Berikut kronologi singkat peristiwa tragis tersebut berdasarkan informasi yang dirangkum dari berbagai sumber terpercaya:
- Rabu, 7 Januari 2026
Rylan Henry Pribadi mengalami kecelakaan fatal saat sedang melakukan aktivitas ski di Niseko, Jepang. Kecelakaan tersebut terjadi saat ia menikmati olahraga favoritnya. Saat itu, Rylan berada di Jepang untuk liburan atau kegiatan olahraga musim dingin. - Jumat, 9 Januari 2026
Kabar duka pertama kali diumumkan secara publik. Brisbane Grammar School (BGS), sekolah tempat Rylan menempuh pendidikan sebagai siswa asrama (boarder) sejak 2022 dan lulusan angkatan 2025, merilis pernyataan resmi dengan berat hati mengonfirmasi kepergiannya. Sekolah menyebut Rylan meninggal saat melakukan hal yang paling dicintainya. Peter F. Gontha juga menyampaikan belasungkawa melalui akun Facebook pribadinya, menyebut kepergian Rylan akibat “kecelakaan olahraga di Jepang”. - Sabtu-Minggu, 10-16 Januari 2026
Otoritas Jepang melakukan autopsi terhadap jenazah Rylan. Hasil pemeriksaan medis menyimpulkan penyebab kematian adalah asfiksia (kekurangan oksigen yang berujung fatal), kemungkinan terkait kecelakaan ski tersebut. Berbagai media nasional mulai memberitakan secara luas, termasuk identitas Rylan sebagai putra Reza Pribadi dan cucu Henry Pribadi. - Jumat-Sabtu, 16-17 Januari 2026
Tokoh nasional menyampaikan belasungkawa mendalam. Menteri Koordinator Bidang Perekonomian Airlangga Hartarto dan Ketua Umum KADIN Anindya Bakrie mengunggah ucapan duka melalui media sosial masing-masing. Airlangga menyebut Rylan sebagai putra sahabatnya Reza Pribadi, sementara Anindya menyatakan kehilangan mendalam karena Rylan juga sahabat putranya. Doa dan simpati terus mengalir untuk keluarga yang ditinggalkan.

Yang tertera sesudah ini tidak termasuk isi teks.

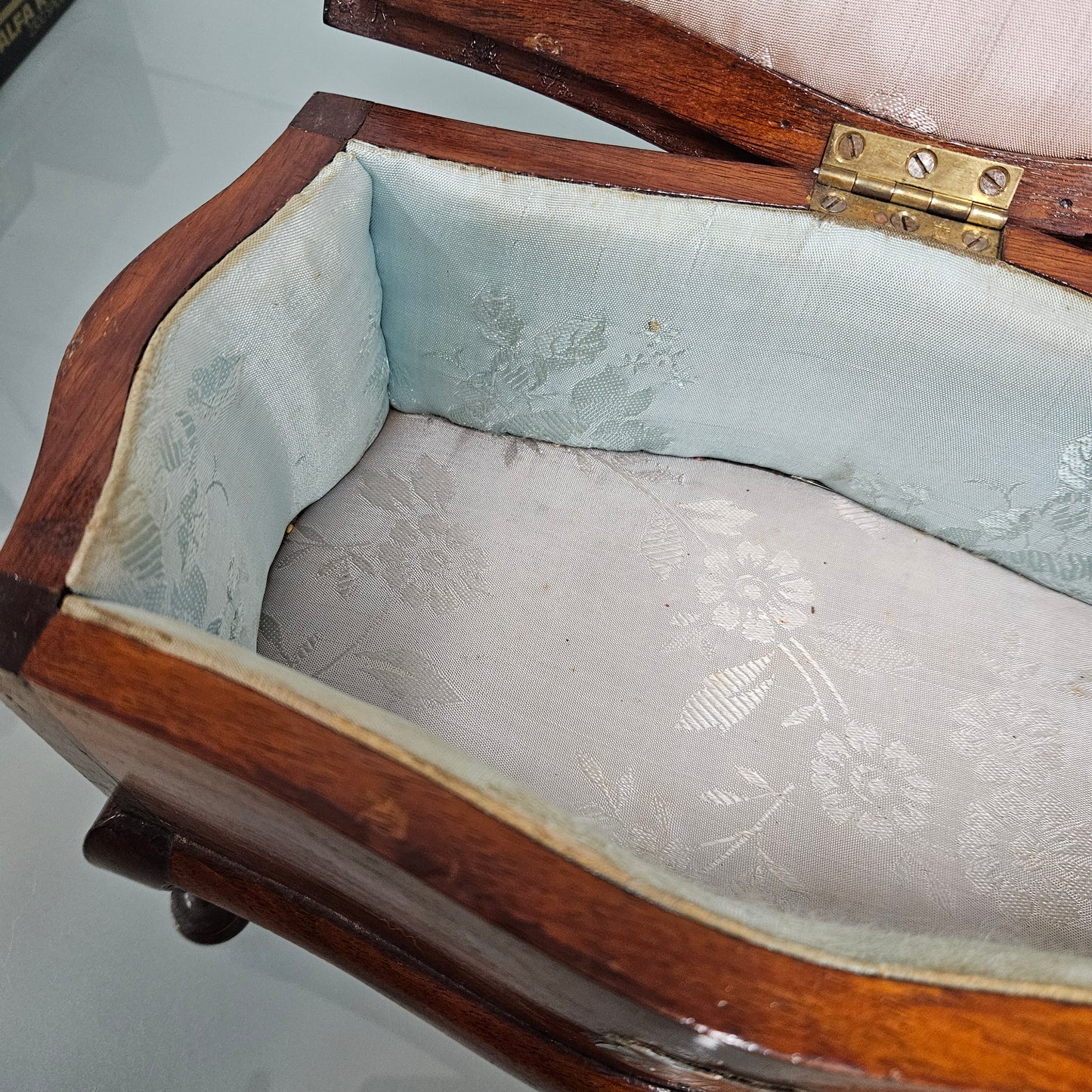 Edwardian Australian Blackwood Jewellery Box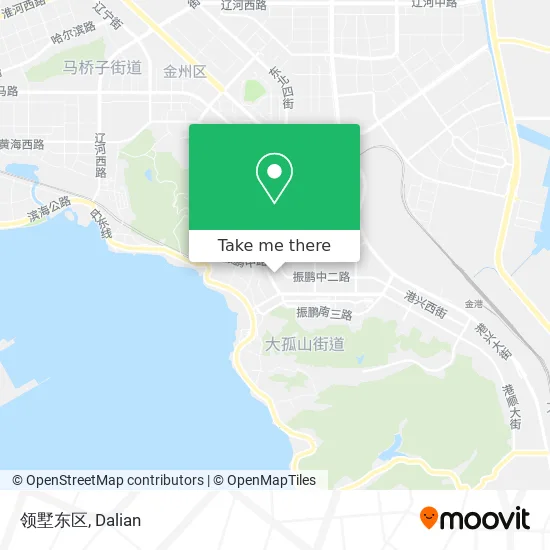 领墅东区 map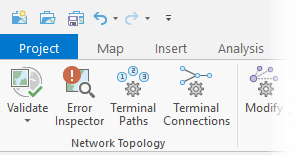 Validate command in the Network Topology group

Rylan dikenal sebagai pribadi ramah, atletis, dan penuh semangat. Di Brisbane Grammar School, ia aktif sebagai pemain sepak bola yang berkontribusi pada kemenangan Premiership First XI tahun 2025 serta menjabat sebagai Boarding Prefect. Kepergiannya di usia muda meninggalkan luka mendalam bagi keluarga, teman, dan komunitas sekolahnya.
Keluarga besar Pribadi, termasuk orang tua Rylan (Reza dan Jacky) serta kakek-neneknya Henry dan Emmy Pribadi, kini tengah menjalani masa berkabung. Semoga almarhum Rylan Henry Pribadi mendapat tempat terbaik di sisi Tuhan Yang Maha Esa, dan keluarga diberi kekuatan serta ketabahan. Selamat jalan, Rylan. Rest in peace.